KNS Industrial Services (Birmingham) Limited -v- Sindall Limited

The sub-contractor's contention that it was entitled to a far greater sum than the amount found by the adjudicator to be due should be dismissed
A dispute was referred to adjudication by the sub-contractor. The contractor paid the sum awarded by the adjudicator to the sub-contractor. The sub-contractor contended that the adjudicator had no jurisdiction to deduct a sum for non-compliant work. The sub-contractor further contended that it should have been awarded a substantially greater sum. The sub-contractor commenced court proceedings and sought to enforce by way of its application for summary judgement its version of what the adjudicator's decision should have been on the basis that he had no jurisdiction to reduce the amount of its interim payment application in the way he did. The contractor contended that the action and the application for summary judgement were misconceived and made a counter application for summary judgement on the ground that the sub-contractor's claims were bound to fail. Judge LLoyd agreed with the contractor. It was not the case that the adjudicator acted without jurisdiction in deducting sums from the amount of the sub-contractor's interim payment application in respect of non-compliant work should be rejected.

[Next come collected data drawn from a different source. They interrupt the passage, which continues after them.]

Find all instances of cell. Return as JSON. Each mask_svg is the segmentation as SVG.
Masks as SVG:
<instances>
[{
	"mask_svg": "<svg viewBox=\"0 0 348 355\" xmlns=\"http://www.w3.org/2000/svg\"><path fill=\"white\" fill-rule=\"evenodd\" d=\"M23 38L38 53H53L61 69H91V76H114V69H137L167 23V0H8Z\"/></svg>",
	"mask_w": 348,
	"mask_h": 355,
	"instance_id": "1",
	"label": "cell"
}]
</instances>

In particular the sub-contractor's submission that there could be a valid severance of the authorised from the unauthorised parts of the adjudicator's decision should be rejected insofar as (1) The dispute referred included any ground open to the contractor which would justify it in not paying the sub-contractor. (2) Whilst there might be instances where an adjudicator's jurisdiction was in question and authorised parts could properly be saved by severing them from unauthorised parts, there was only one dispute in the instant case even though it embraced a number of claims or issues (3) The sub-contractor had to accept the whole of the decision and it was wrong to dismantle and then reconstruct it in the way suggested by the sub-contractor since such a process would intrude on the adjudicator's area of decision-making and (4) Even if an adjudicator made mistakes, it did not follow that they fell outside his jurisdiction. Advice Note Whilst there might be cases where an unauthorised part of a decision might be severed from the authorised part (so that only the authorised part is enforced by the court), in general it is wrong to attempt to dismantle and reconstruct a decision in such a way.